Prepping ingredients ahead of time can help make building a webpage more efficient, particularly with headless web design. In headless web development, the data is separate from the presentation. This means that the content (e.g., headers, body text paragraphs, images) lives in a database part of a content management system. The layout is developed using placeholders (i.e., components) that point to the appropriate data sources.

By knowing exactly which components and content blocks you’ll need (based on your recipe) and preparing those in the data side of the content management system, you’ll save yourself the time of going back and forth between the data system and the presentation layer. Those seconds of system load time add up!

Consider Person A: They approach a new blank webpage in their content management system and think, “Okay, I need a hero banner and a headline.” They toggle to the data system, wait for it to load, create those components, return to the layout and place them. Then they think, “Now I need intro text…” And back and forth they go.

Meanwhile, their colleague starts in the data side of the system, references their wireframes and creates a hero banner, a headline block, a couple subheader components, three images (sized appropriately and compressed for web), two body text blocks and a footer. Then they toggle to the presentation layer, place them all on the page, and they’re done. Which approach would be faster?

Batch cook to save time

If you really want to turbo charge the efficiency of your cooking, you might consider meal prep. This can mean creating all your lunches or dinners for the week on Sunday. It can also mean preparing ingredients that can be combined in different ways to create different meals throughout the week, giving you more time to do other things when you don’t feel like cooking. A big batch of beans can go in a salad for lunch one day and be added to tacos for dinner the next night.

With web design, you can take this same batch approach by grouping like tasks. For example:

  • Are you creating a new website with a lot of written content? Consider drafting everything in a word processor. This makes it easy for colleagues to collaborate, offer feedback, and provide edits. Use a spreadsheet to track the page document status (e.g., drafting, in editing, awaiting approval, ready to build).
  • Will your new website require a lot of images? Make a list of what you’ll need (reference those recipes again!), then crop, size, and compress all the images at once. Use a good naming convention or reference your images to your wires in order to keep them straight.

Clean as you go

One of the best ways to avoid having your kitchen become a disaster zone while preparing a meal is to clean as you go. Fill the sink with water and toss in items to soak. Wash up between tasks, where it makes sense. Put things in the dishwasher and keep the counter clean.

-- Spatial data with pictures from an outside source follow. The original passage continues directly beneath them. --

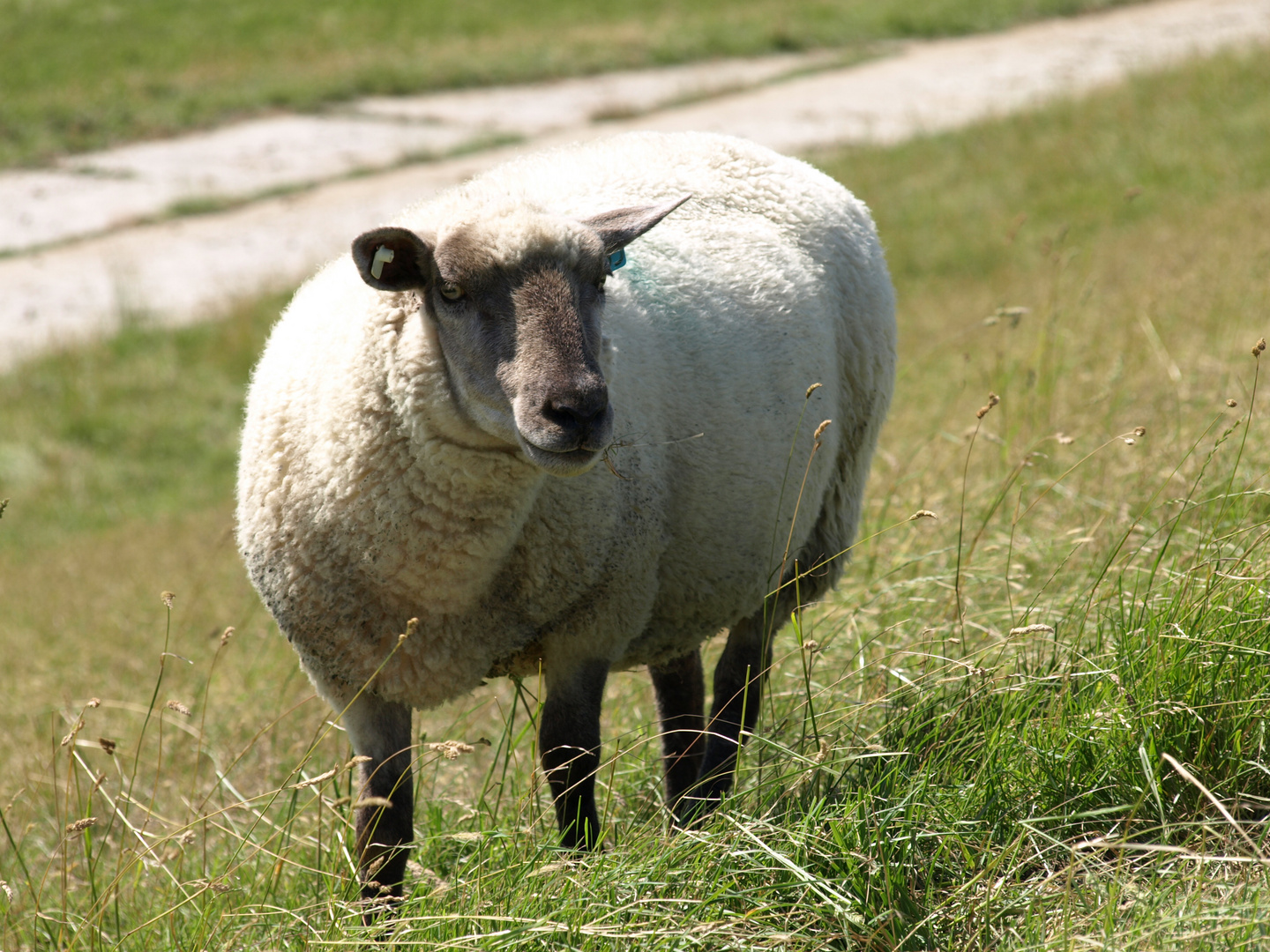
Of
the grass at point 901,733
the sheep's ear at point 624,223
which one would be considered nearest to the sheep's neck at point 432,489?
the grass at point 901,733

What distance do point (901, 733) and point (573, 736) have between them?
34.1 inches

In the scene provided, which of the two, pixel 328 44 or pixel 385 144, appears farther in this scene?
pixel 328 44

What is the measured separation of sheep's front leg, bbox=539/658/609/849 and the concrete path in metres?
11.0

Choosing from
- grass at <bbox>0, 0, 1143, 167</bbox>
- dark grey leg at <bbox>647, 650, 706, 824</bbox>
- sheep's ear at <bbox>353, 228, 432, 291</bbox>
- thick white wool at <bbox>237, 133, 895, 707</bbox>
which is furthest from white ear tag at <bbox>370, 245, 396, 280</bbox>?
grass at <bbox>0, 0, 1143, 167</bbox>

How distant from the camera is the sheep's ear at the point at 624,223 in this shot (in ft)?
10.4

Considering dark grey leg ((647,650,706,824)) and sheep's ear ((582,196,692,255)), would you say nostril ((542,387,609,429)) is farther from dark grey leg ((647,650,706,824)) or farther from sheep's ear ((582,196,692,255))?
dark grey leg ((647,650,706,824))

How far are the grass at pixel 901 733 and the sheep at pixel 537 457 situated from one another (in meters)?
0.21

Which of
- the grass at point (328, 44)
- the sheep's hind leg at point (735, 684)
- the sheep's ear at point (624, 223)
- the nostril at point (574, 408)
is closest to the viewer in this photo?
the nostril at point (574, 408)

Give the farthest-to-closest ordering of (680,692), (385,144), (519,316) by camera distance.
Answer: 1. (385,144)
2. (680,692)
3. (519,316)

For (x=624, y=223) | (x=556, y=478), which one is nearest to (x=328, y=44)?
(x=624, y=223)

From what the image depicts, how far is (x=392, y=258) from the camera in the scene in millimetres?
2982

This same approach can make your quality assurance (QA) review of your website run more smoothly. Consider small tasks you can do while you’re building out pages and keep a checklist handy. Some ideas: Compress every image for web. Add alt text to every image. Set the link browser settings to open appropriately in a new or same window, as needed.

Inevitably, there will be items you’ll need to return to. Perhaps you will notice a bug impacting a component or you’re missing a graphic that a colleague hasn’t yet approved. Keep a running list of the page link and the edits needed so you can easily return to make these finishing touches.

Enjoy it!

Cooking can be fun. And so can website design! I hope these tips help you to reduce some of the tediousness of website projects by creating efficient workflows that lead to a quality product your audience loves.